Assist to turnover ratio is a widely used statistic, but it is mainly associated with players, not teams. It signifies how well a player, or in this case, team, is able to share the ball while not giving the opponent extra possessions.
team_info %>%
ggplot(aes(x = ast_per_100_poss, y = tov_per_100_poss, color = outcome)) +
geom_point() +
labs(x = "Assists Per 100", y = "Turnovers Per 100") +
scale_color_brewer(palette = "OrRd", direction = -1)
From this graph it does look like the teams on the higher end of assists and lower end on turnovers are the better teams! No wonder every analyst mentions this ratio so often.
team_info %>%
ggplot(aes(x = drb_per_100_poss, y = orb_per_100_poss, color = outcome)) +
geom_point() +
labs(x = "Defensive Rebounds Per 100", y = "Offensive Rebounds Per 100") +
scale_color_brewer(palette = "OrRd", direction = -1)
Before this project I would have expected offensive and defensive rebounding to be positively correlated, but that does not seem to be the case. However when it comes to the distribution of our response variable, outcome, in this scatter plot, there does not seem to be much association.
Strength of schedule is a metric that takes into account a team’s opponent win percentage throughout a season.
team_info %>%
ggplot(aes(sos)) +
geom_bar(aes(fill = outcome), width = 0.05) +
labs(x = "Strength of Schedule") +
scale_fill_brewer(palette = "OrRd", direction = -1)
## Warning: `position_stack()` requires non-overlapping x intervals
Another one I didn’t expect. Intuitively it kind of makes sense, but I would have thought that strength of schedule did not matter very much in predicting a team’s outcome, and that the elite teams would be able to beat any team on their schedule. While that is still true, this graph does seem to indicate that the weaker the opponents, the better the team outcome.
team_info %>%
ggplot(aes(x = f_tr, y = pf_per_100_poss, color = outcome)) +
geom_point() +
labs(x = "Free Throw Rate", y = "Personal Fouls Per 100") +
scale_color_brewer(palette = "OrRd", direction = -1)

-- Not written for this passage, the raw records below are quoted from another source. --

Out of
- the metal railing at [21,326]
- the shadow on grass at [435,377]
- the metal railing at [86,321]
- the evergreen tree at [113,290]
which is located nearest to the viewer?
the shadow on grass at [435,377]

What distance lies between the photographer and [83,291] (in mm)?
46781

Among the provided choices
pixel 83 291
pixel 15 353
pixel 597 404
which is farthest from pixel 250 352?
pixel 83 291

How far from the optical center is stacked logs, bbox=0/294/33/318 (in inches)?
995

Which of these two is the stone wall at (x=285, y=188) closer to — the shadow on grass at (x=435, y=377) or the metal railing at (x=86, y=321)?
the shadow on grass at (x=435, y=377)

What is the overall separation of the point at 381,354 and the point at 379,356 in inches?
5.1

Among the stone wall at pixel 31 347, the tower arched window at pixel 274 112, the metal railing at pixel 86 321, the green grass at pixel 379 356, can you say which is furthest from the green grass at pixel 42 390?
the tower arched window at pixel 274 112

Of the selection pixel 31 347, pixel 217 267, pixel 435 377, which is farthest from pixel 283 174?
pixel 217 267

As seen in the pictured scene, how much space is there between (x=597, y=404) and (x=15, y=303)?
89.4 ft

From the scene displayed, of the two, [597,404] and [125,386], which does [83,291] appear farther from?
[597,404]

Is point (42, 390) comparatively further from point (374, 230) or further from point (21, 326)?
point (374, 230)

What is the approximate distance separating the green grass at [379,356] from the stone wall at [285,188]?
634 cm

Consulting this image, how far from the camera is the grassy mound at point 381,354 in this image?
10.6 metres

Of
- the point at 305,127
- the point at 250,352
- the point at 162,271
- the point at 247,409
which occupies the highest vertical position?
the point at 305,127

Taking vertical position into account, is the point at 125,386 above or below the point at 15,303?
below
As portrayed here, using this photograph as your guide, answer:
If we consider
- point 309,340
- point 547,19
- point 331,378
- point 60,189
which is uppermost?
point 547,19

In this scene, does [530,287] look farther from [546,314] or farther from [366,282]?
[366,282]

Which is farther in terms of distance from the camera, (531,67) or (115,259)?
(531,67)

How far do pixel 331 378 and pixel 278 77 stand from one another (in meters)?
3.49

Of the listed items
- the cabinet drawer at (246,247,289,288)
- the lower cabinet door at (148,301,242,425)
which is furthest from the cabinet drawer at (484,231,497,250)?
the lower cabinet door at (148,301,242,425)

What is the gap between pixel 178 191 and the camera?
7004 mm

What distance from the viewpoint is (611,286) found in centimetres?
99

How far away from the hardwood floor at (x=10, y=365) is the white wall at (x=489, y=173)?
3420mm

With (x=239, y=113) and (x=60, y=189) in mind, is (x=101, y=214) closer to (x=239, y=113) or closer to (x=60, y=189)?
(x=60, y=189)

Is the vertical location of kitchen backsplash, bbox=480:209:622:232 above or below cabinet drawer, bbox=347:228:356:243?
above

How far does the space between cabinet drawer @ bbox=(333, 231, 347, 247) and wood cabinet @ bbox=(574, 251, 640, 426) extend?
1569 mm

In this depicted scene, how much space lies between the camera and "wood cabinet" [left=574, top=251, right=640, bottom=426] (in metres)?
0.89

This distribution seems pretty evenly spread, and again, not one I really saw coming. Being able to draw fouls and prevent how many fouls you draw is a very important skill for most NBA teams, but apparently not important enough to have much of an impact on team success. However it does look slightly like there is some evidence that less fouls committed has an impact, but free throw rate not so much.
team_info %>%
ggplot(aes(x = (stl_per_100_poss + blk_per_100_poss), y = tov_per_100_poss, color = outcome)) +
geom_point() +
labs(x = "Steals + Blocks Per 100", y = "Turnovers Per 100") +
scale_color_brewer(palette = "OrRd", direction = -1)
Similarly to the assist-to-turnover ratio graph, the relationship between the number of turnovers committed and forced is another important one for team success. This graph reflects that, as teams on the bottom right seem to be in higher tiers of overall success.
Now that we have visualized all of our data, it is finally time to build our models and put them to the test.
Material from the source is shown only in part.